Calling the situation in the territory after more than a year of war "catastrophic," Msuya told the Security Council that "the latest offensive that Israel started in North Gaza last month is an intensified, extreme and accelerated version of the horrors of the past year."

She accused Israeli authorities of blocking aid from entering the northernmost part of Gaza, where she said around 75,000 people remain with dwindling food and water, and supplies have been cut off while people are being pushed south.
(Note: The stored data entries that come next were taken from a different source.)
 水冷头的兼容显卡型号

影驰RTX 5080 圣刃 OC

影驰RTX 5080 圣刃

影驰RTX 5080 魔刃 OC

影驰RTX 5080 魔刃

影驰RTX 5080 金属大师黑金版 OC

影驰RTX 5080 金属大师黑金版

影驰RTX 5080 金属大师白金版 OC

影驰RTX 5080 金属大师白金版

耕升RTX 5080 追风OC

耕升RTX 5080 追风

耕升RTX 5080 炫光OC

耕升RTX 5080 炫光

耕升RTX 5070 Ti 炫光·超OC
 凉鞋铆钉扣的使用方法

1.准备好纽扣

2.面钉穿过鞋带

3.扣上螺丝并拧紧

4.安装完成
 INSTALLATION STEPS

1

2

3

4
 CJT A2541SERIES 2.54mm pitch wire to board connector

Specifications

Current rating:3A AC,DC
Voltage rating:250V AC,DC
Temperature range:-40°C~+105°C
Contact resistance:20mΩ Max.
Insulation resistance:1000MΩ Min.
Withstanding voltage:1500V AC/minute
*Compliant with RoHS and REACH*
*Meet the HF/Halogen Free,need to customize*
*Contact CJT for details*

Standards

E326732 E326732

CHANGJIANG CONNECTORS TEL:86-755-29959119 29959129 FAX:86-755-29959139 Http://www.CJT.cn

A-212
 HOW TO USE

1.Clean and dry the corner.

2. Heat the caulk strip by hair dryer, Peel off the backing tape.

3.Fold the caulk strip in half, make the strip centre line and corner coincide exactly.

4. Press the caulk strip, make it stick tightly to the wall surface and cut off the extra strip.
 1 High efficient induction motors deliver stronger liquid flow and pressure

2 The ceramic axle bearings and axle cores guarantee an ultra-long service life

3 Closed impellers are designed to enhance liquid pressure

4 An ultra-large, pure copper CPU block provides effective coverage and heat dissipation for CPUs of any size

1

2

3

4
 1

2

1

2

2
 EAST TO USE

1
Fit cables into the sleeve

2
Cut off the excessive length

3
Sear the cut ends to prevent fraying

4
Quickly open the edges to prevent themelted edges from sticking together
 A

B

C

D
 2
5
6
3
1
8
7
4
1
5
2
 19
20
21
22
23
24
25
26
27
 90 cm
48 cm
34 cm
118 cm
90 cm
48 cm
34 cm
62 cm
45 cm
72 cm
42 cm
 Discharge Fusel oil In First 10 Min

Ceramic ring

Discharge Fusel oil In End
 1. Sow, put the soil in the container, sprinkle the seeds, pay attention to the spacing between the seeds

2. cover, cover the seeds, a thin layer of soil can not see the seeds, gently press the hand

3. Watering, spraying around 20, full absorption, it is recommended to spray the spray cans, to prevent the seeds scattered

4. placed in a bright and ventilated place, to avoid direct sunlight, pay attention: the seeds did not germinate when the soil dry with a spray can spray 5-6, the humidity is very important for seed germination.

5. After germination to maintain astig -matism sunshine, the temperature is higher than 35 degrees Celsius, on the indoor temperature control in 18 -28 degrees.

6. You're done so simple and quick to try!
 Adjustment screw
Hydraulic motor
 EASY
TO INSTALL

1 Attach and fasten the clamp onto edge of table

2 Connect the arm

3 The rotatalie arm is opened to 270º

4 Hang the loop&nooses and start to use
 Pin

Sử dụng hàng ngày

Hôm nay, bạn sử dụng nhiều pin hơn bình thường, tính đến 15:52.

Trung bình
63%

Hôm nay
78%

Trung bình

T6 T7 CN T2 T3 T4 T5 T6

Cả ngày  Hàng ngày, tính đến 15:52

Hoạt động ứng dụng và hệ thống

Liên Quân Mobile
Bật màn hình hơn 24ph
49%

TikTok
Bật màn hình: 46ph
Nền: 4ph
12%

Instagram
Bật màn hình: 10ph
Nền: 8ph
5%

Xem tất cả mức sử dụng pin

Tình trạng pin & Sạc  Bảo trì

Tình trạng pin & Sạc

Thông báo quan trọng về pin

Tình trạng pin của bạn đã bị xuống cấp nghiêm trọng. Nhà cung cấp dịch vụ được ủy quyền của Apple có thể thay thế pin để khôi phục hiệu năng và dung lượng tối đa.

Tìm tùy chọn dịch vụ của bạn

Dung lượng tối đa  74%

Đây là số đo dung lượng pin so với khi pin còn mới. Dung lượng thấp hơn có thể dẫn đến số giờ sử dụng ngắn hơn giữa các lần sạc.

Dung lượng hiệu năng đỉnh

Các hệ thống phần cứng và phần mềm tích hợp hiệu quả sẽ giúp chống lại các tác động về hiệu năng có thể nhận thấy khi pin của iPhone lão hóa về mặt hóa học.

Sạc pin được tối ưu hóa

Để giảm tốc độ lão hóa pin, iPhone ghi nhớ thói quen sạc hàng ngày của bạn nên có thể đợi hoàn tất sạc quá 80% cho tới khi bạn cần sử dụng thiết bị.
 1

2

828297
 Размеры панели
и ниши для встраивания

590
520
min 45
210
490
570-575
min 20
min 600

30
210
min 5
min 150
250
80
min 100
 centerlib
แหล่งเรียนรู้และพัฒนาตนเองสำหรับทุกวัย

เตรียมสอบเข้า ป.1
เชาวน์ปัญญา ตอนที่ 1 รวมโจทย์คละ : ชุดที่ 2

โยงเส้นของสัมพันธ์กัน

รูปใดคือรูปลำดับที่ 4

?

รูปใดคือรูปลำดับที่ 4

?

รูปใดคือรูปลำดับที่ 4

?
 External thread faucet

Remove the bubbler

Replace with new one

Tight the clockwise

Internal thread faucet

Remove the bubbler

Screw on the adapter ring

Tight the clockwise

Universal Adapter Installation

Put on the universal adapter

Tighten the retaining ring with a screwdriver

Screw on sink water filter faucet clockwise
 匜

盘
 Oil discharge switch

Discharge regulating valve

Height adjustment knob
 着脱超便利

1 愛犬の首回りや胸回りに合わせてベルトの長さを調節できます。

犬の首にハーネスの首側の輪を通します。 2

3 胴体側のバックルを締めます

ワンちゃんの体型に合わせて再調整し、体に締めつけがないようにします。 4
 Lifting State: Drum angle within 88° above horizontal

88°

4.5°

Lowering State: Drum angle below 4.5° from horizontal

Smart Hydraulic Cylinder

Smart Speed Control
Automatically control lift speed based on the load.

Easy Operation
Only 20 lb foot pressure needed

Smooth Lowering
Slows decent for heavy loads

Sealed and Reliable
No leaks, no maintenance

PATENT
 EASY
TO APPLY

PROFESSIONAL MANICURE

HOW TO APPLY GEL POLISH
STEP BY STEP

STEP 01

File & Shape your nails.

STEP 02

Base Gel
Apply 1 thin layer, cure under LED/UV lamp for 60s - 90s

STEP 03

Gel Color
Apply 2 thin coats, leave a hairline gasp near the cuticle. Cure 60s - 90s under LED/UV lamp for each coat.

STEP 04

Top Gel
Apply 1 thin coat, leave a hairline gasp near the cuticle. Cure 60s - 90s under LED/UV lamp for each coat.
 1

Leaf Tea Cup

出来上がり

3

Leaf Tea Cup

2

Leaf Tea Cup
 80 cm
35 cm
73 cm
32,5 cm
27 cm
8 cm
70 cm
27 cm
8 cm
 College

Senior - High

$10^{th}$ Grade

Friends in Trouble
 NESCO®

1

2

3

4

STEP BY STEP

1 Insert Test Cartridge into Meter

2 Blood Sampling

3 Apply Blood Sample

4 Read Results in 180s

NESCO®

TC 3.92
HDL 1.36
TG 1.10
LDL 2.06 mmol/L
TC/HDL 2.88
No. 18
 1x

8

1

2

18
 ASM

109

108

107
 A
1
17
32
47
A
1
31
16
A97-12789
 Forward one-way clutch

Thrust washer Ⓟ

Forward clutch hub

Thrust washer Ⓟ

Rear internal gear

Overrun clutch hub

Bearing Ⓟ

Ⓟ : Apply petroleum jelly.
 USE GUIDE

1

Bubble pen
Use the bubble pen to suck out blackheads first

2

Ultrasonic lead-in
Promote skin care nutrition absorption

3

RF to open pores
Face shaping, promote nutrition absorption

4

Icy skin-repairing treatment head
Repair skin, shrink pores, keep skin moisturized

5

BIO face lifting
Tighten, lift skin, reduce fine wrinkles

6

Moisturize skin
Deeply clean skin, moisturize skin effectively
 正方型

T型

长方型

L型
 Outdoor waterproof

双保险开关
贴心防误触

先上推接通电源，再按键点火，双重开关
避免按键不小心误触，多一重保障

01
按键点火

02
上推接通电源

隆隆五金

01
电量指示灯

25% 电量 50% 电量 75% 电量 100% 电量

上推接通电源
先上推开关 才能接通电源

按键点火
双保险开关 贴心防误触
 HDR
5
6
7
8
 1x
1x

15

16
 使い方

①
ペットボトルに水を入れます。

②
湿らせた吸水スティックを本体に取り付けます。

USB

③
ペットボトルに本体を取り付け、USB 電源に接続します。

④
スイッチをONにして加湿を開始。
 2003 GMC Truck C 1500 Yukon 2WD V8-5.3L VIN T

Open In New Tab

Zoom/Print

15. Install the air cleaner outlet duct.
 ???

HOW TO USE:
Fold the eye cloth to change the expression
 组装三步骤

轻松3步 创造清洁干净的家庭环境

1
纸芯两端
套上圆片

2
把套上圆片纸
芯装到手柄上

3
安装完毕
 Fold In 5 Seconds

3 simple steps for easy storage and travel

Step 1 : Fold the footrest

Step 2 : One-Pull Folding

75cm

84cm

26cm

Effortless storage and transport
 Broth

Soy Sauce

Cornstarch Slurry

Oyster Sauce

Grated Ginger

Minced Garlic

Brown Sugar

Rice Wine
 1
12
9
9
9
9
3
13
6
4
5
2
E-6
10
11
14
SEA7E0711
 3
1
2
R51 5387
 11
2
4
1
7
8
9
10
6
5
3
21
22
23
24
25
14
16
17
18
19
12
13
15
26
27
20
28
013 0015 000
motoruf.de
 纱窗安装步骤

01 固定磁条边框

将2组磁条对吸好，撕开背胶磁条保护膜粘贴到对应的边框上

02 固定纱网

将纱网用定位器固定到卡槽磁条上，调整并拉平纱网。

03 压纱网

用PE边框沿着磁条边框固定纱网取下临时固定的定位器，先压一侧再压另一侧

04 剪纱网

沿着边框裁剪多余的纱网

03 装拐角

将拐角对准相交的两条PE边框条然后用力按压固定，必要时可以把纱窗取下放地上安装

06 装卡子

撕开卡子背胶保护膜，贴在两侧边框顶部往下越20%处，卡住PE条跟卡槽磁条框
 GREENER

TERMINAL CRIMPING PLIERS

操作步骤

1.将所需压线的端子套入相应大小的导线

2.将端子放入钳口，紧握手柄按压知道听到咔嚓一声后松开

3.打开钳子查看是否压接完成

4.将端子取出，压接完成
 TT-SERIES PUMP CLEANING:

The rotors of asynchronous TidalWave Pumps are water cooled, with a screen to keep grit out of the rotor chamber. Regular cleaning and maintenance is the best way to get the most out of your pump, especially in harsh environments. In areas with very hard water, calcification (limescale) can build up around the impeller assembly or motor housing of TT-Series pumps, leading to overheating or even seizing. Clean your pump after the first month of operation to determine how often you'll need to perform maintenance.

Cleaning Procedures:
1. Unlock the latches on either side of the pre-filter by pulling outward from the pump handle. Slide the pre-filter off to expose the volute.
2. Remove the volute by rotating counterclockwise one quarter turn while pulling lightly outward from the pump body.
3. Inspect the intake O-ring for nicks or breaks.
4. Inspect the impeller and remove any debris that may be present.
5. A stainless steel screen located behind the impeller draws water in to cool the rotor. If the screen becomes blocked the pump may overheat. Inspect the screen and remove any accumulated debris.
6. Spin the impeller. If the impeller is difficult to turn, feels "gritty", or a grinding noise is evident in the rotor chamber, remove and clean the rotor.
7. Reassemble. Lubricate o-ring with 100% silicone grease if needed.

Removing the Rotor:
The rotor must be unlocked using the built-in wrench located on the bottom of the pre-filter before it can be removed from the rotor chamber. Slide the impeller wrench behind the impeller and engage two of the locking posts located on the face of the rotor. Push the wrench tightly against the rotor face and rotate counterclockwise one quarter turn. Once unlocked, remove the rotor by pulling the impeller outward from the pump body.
Israel says it is battling Hamas fighters who have regrouped there.

"Shelters, homes and schools have been burned and bombed to the ground," Msuya said. "Numerous families remain trapped under rubble because fuel for digging equipment is being blocked by the Israeli authorities and first responders have been blocked from reaching them."

She said hospitals have been attacked and ambulances destroyed.

Msuya stressed that "the daily cruelty we see in Gaza seems to have no limits," pointing to the town of Beit Hanoun in the north which Israel has besieged for a month and where the UN delivered the first food supplies and water on Monday.

"But today, Israeli soldiers forcibly displaced people from those same areas," she said.

"Conditions of life across Gaza are unfit for human survival," Msuya said, pointing to insufficient food and shelter items needed for the coming winter.

She stressed that problems including the violent armed looting of UN convoys, driven by the collapse of law and order, can be solved "with the right political will."

The Security Council meeting was called by Guyana, Switzerland, Algeria and Slovenia following last Friday’s report by hunger experts that called the humanitarian situation throughout Gaza "extremely grave and rapidly deteriorating" and warned that there is a strong likelihood of imminent famine in parts of the north.

Israel’s UN Ambassador Danny Danon called the report’s claims "baseless and slanderous," accusing the Integrated Food Security Phase Classification network, or IPC whose independent Famine Review Committee issued Friday’s alert, of prioritizing "smearing Israel over actually helping those in need."

He told reporters before the council meeting that the situation in Gaza, including the north, has shown improvement since October. "Yet, instead of recognizing this, the IPC chooses to ignore facts, pushing a narrative detached from reality and hostile to the truth," he said.